Below is an article that I wrote as part of one of our newsletters back in 2010.
It’s an interesting article and I felt it is important enough for it to take place on the website as a stand alone page, and a feature article that we provide to prospective “puppy” and “dog” buyers, as an educational piece on the dogs that we breed.
The article remains unaltered, however I have added some photos and video to enhance the reading experience.
Interestingly I have now re-read the article a few times to ascertain if my views are still same; many times over the years when I have revisited texts they seems to take on a “new’ or “different” meaning… not this time….. the article still resonates my thoughts and views! I do remember contemplating and thinking deeply when I originally penned this piece; some (7) years later I can say I did it justice then, because it still applies today.

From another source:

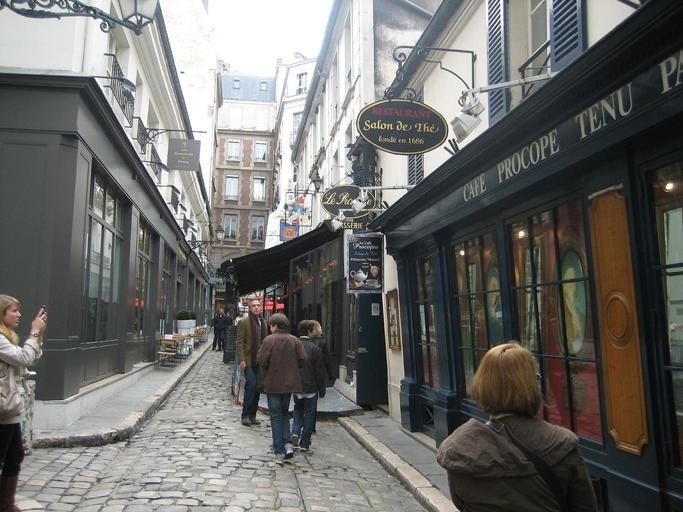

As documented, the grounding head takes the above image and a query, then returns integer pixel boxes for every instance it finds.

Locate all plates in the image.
[363,282,382,289]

Dogs have come and gone…. but the ideology remains!
I do hope you enjoy reading this piece and look forward to your thoughts and feedback (you can make a comment below)
“Sharpness and its place in the Modern Rottweiler”

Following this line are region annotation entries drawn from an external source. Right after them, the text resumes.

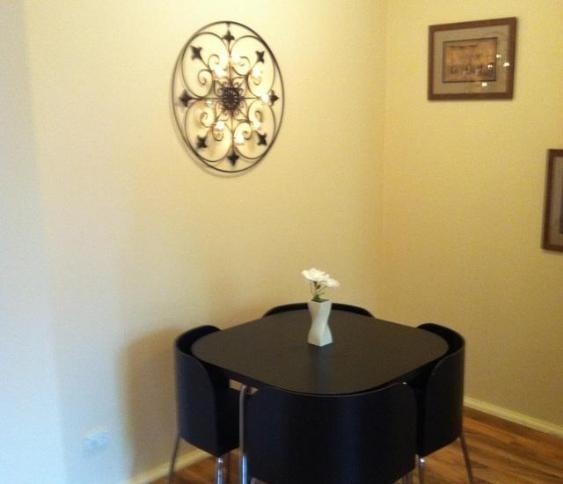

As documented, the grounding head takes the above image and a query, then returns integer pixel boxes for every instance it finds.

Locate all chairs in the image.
[408,322,472,484]
[168,323,241,484]
[244,380,414,484]
[263,302,376,317]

written by Laurie Boutzetis, Seeuferhause Rottweilers; 2010
PHILOSOPHICAL DISCUSSION – In the previous newsletter edition I posed a question on “Sharpness and its place in the Modern Rottweiler”. I would like to thank the people that have contributed to this discussion either directly or via the Specialist K9 Forum.
Please take some time to read the article and if you are inclined provide some feedback.
IS THERE A PLACE FOR SHARPNESS IN THE MODERN WORKING ROTTWEILER?
A paper to provoke thought and discussion within the canine community by Laurie Boutzetis of Seeuferhause Rottweilers, Australia.
In order for us to truly examine this interesting topic, it is first necessary that we have a clear understanding of exactly what sharpness in a dog means. To these ends the Compact Oxford English Dictionary contains the following definition(s) of ‘sharp’:
1 having a cutting or piercing edge or point.
2 tapering to a point or edge.
3 sudden and marked: a sharp increase.
4 making a sudden change of direction.
5 clearly defined.
6 producing a sudden, piercing sensation or effect: a sharp pain.
7 quick to understand, notice, or respond.
8 quick to take advantage, especially in a dishonest way.
9 (of a food, taste, or smell) acidic and intense. (of a sound) sudden and penetrating. critical or hurtful. informal smart and stylish. (of musical sound) above true or normal pitch. after a noun (of a note or key) higher by a semitone than a specified note or key.
1 precisely: at 7.30 sharp.
2 suddenly or abruptly.
3 above the true or normal pitch of musical sound.
1 a musical note raised a semitone above natural pitch.
2 the sign (♯) indicating this.
3 a thing with a sharp edge or point.
I have highlighted the definitions that I feel are most directly applicable to this discussion. In order to further understand the topic I shall share a practical example of how sharpness is manifested in a working rottweiler, and how it can be both useful and potentially hazardous; a double edged sword if you like.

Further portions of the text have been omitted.